[Collected data]
• • • • • • •

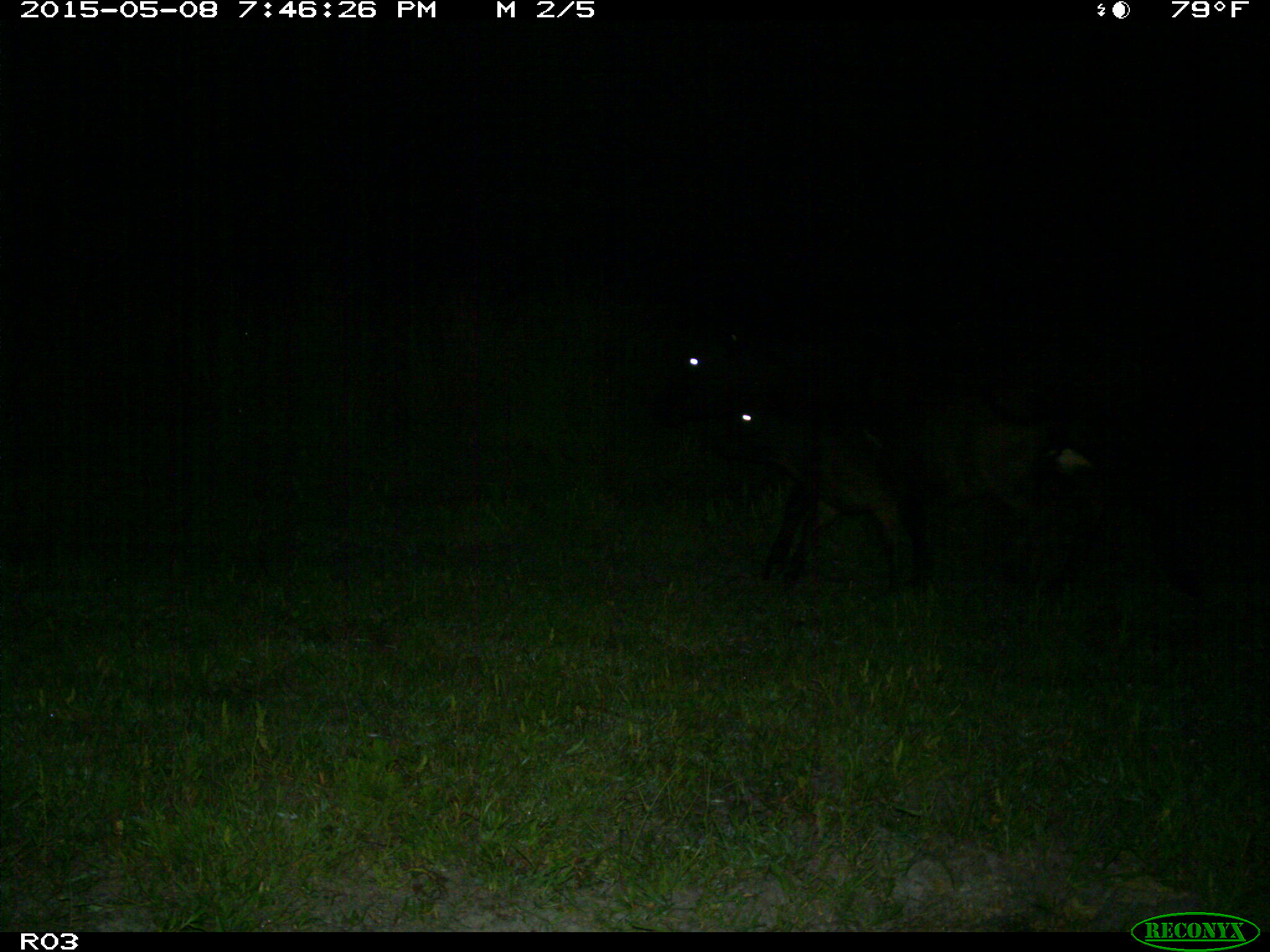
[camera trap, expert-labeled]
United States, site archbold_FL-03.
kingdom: Animalia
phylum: Chordata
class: Mammalia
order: Artiodactyla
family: Bovidae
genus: Bos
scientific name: Bos taurus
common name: domestic cow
Bos taurus (domestic cow).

• • • • • • •

Exercise description: Restate the entries above word for word, minus the pictures.

Result for this task:
[camera trap, expert-labeled]
United States, site archbold_FL-03.
kingdom: Animalia
phylum: Chordata
class: Mammalia
order: Artiodactyla
family: Bovidae
genus: Bos
scientific name: Bos taurus
common name: domestic cow
Bos taurus (domestic cow).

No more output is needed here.